Bilimoria Karl Y, Bentrem David J, Lillemoe Keith D, Talamonti Mark S, Ko Clifford Y
Cancer Programs, American College of Surgeons, 633 N. St Clair St., Chicago, IL 60611, USA.
J Natl Cancer Inst. 2009 Jun 16;101(12):848-59. doi: 10.1093/jnci/djp107. Epub 2009 Jun 9.
Pancreatic cancer outcomes vary considerably among hospitals. Assessing pancreatic cancer care by using quality indicators could help reduce this variability. However, valid quality indicators are not currently available for pancreatic cancer management, and a composite assessment of the quality of pancreatic cancer care in the United States has not been done.
Potential quality indicators were identified from the literature, consensus guidelines, and interviews with experts. A panel of 20 pancreatic cancer experts ranked potential quality indicators for validity based on the RAND/UCLA Appropriateness Methodology. The rankings were rated as valid (high or moderate validity) or not valid. Adherence with valid indicators at both the patient and the hospital levels and a composite measure of adherence at the hospital level were assessed using data from the National Cancer Data Base (2004-2005) for 49 065 patients treated at 1134 hospitals. Summary statistics were calculated for each individual candidate quality indicator to assess the median ranking and distribution.
Of the 50 potential quality indicators identified, 43 were rated as valid (29 as high and 14 as moderate validity). Of the 43 valid indicators, 11 (25.6%) assessed structural factors, 19 (44.2%) assessed clinical processes of care, four (9.3%) assessed treatment appropriateness, four (9.3%) assessed efficiency, and five (11.6%) assessed outcomes. Patient-level adherence with individual indicators ranged from 49.6% to 97.2%, whereas hospital-level adherence with individual indicators ranged from 6.8% to 99.9%. Of the 10 component indicators (contributing 1 point each) that were used to develop the composite score, most hospitals were adherent with fewer than half of the indicators (median score = 4; interquartile range = 3-5).
Based on the quality indicators developed in this study, there is considerable variability in the quality of pancreatic cancer care in the United States.

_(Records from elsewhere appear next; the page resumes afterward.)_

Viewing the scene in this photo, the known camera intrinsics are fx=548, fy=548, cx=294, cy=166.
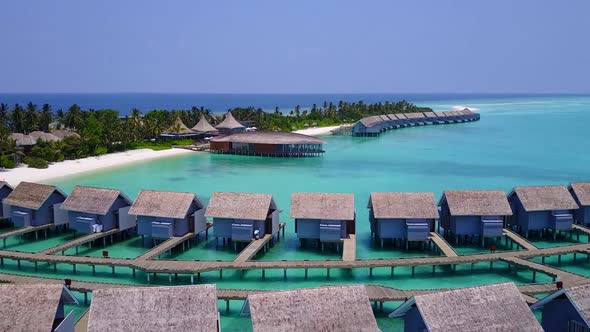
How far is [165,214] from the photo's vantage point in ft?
73.9

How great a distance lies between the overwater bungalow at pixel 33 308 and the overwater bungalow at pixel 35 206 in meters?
12.7

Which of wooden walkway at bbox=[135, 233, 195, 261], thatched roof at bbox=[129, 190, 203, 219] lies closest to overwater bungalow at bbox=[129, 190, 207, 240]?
thatched roof at bbox=[129, 190, 203, 219]

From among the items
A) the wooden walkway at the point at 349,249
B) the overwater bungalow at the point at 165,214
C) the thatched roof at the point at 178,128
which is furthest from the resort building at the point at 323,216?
the thatched roof at the point at 178,128

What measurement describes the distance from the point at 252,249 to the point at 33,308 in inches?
394

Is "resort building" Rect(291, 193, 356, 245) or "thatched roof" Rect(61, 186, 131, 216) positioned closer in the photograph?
"resort building" Rect(291, 193, 356, 245)

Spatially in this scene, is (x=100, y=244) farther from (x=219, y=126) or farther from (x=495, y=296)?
(x=219, y=126)

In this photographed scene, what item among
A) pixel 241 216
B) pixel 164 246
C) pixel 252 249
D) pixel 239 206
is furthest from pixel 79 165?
pixel 252 249

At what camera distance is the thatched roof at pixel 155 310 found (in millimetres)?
11633

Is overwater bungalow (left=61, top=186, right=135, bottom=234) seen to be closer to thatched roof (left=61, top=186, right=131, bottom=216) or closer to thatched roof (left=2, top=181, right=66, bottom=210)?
thatched roof (left=61, top=186, right=131, bottom=216)

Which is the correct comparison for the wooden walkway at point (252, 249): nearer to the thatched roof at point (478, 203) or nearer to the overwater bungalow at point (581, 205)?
the thatched roof at point (478, 203)

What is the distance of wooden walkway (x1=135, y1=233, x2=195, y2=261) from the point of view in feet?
67.0

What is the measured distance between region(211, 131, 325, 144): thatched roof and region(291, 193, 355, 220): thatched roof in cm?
3163

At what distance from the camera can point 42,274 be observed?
20.3 metres

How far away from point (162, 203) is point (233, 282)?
5414mm
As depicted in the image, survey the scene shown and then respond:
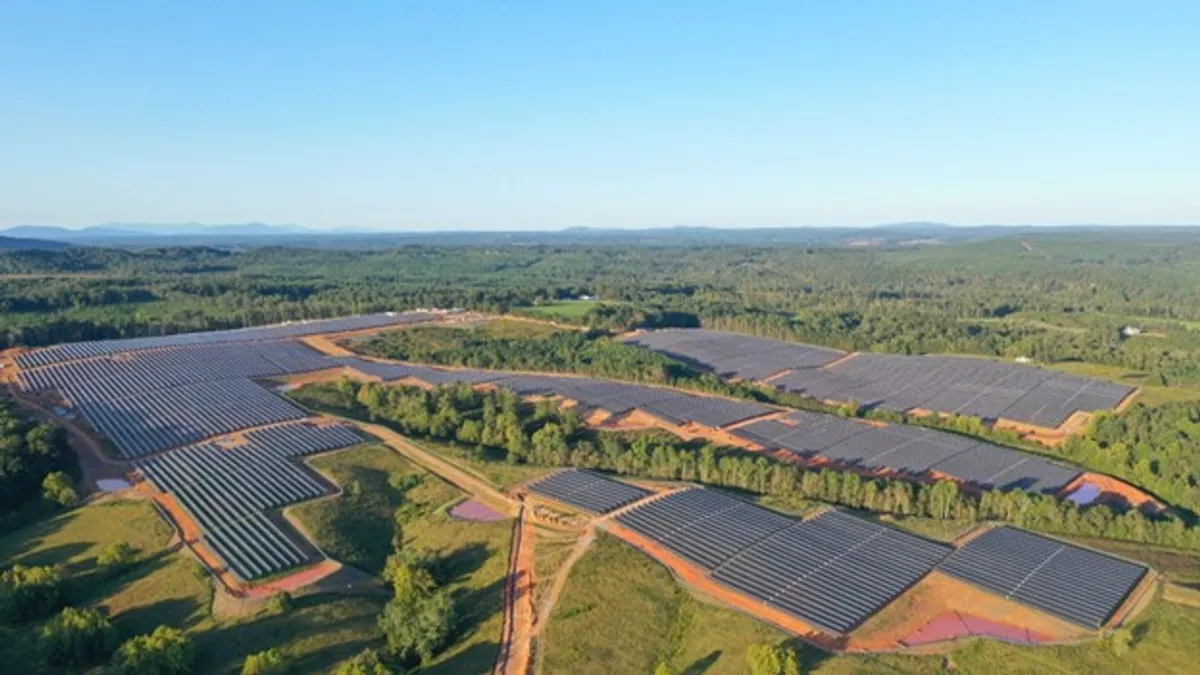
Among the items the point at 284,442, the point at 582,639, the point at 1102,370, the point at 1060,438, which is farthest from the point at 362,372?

Hospitals can use these indicators to evaluate the pancreatic cancer care they provide and to identify potential quality improvement opportunities.
胰腺癌的治疗结果在不同医院之间差异很大。使用质量指标评估胰腺癌治疗有助于减少这种差异。然而,目前尚无有效的胰腺癌管理质量指标,且美国尚未对胰腺癌治疗质量进行综合评估。
从文献、共识指南以及对专家的访谈中确定潜在的质量指标。一个由20名胰腺癌专家组成的小组根据兰德/加州大学洛杉矶分校适宜性方法对潜在质量指标的有效性进行排名。排名被评定为有效(高或中度有效性)或无效。使用国家癌症数据库(2004 - 2005年)中1134家医院49065例患者的数据,评估患者和医院层面与有效指标的依从性以及医院层面依从性的综合指标。计算每个候选质量指标的汇总统计数据,以评估中位数排名和分布情况。
在确定的50个潜在质量指标中,43个被评定为有效(29个为高有效性,14个为中度有效性)。在这43个有效指标中,11个(25.6%)评估结构因素,19个(44.2%)评估临床护理过程,4个(9.3%)评估治疗适宜性,4个(9.3%)评估效率,5个(11.6%)评估结果。患者层面与单个指标的依从性范围为49.6%至97.2%,而医院层面与单个指标的依从性范围为6.8%至99.9%。用于制定综合评分的10个组成指标(每个指标计1分)中,大多数医院依从的指标不到一半(中位数评分 = 4;四分位间距 = 3 - 5)。
基于本研究制定的质量指标,美国胰腺癌治疗质量存在相当大的差异。医院可以使用这些指标来评估其提供的胰腺癌治疗,并识别潜在的质量改进机会。